Merck & Co, Inc. – Executive Compensation (2020)
Outcome: Successfully withdrawn following Merck’s commitment to provide improved pricing risk disclosures.
RESOLVED, that shareholders of Merck & Co., Inc. (“Merck”) urge the Compensation and Benefits Committee to report annually to shareholders on the extent to which risks related to public concern over drug pricing strategies are integrated into Merck’s incentive compensation policies, plans and programs (“arrangements”) for senior executives. The report should include, but need not be limited to, discussion of whether (i) incentive compensation arrangements reward, or not penalize, senior executives for adopting pricing strategies, or making and honoring commitments about pricing, that incorporate public concern regarding prescription drug prices; and (ii) such concern is considered when setting financial targets for incentive compensation arrangements.
As long-term investors, we believe that senior executive incentive compensation arrangements should reward the creation of sustainable value. To that end, it is important that those arrangements align with company strategy and encourage responsible risk management.
We are concerned that the incentive compensation arrangements applicable to Merck’s senior executives may discourage them from taking actions that lower short-term financial performance even when those actions may be in Merck’s best long-term interests. Merck has committed to limit average price increases of its drugs to no more than the rate of inflation (https://www.marketwatch.com/story/merck-to-lower-price-of-hep-c-treatment-zepatier-by-60-commits-to-responsible-pricing-2018-07-19), but incentive compensation arrangements may be inconsistent with that commitment.

_What you need to do:_
According to the shareholder proposal on Merck's executive compensation, what limit has Merck committed to place on average price increases of its drugs?

(Dataset entries)
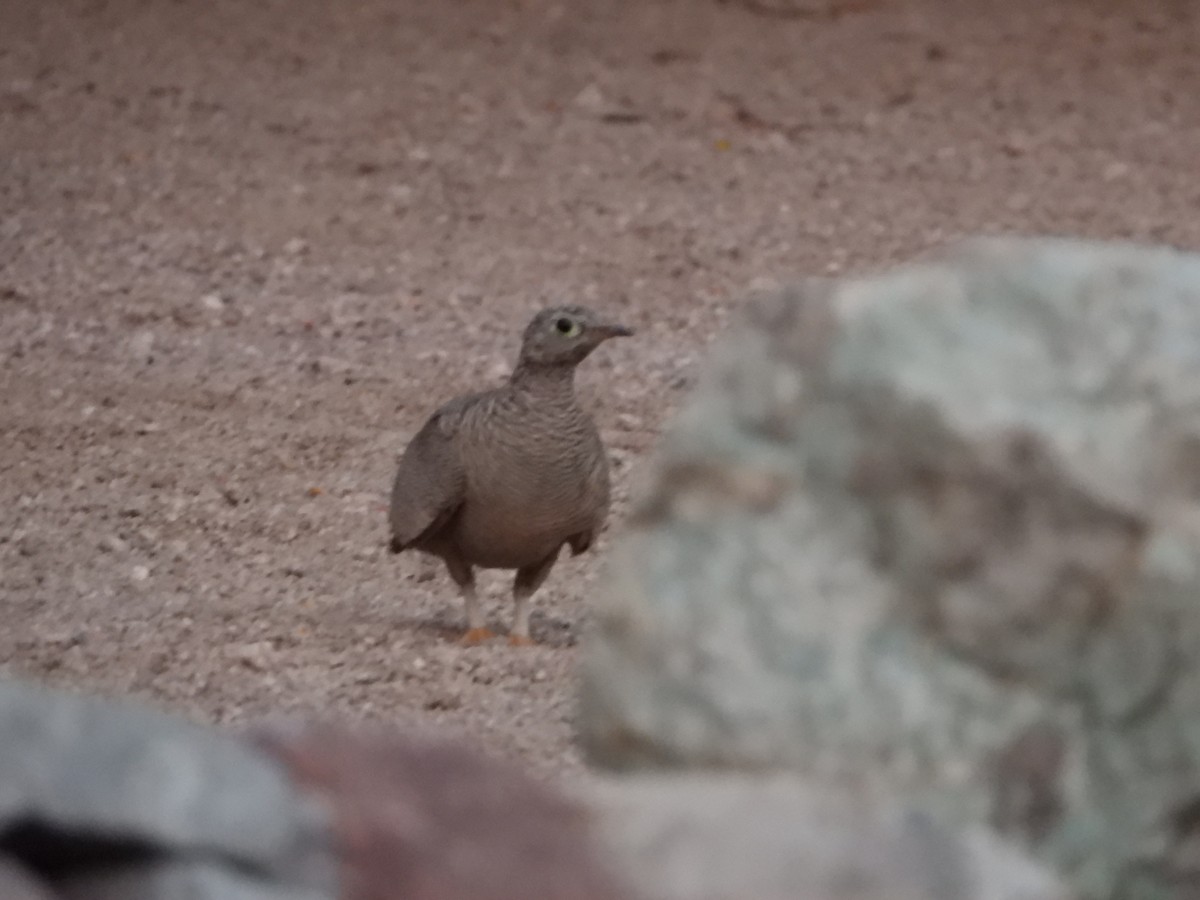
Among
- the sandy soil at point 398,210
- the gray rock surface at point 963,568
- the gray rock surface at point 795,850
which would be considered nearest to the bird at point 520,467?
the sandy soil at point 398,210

_Exercise solution:_
No more than the rate of inflation.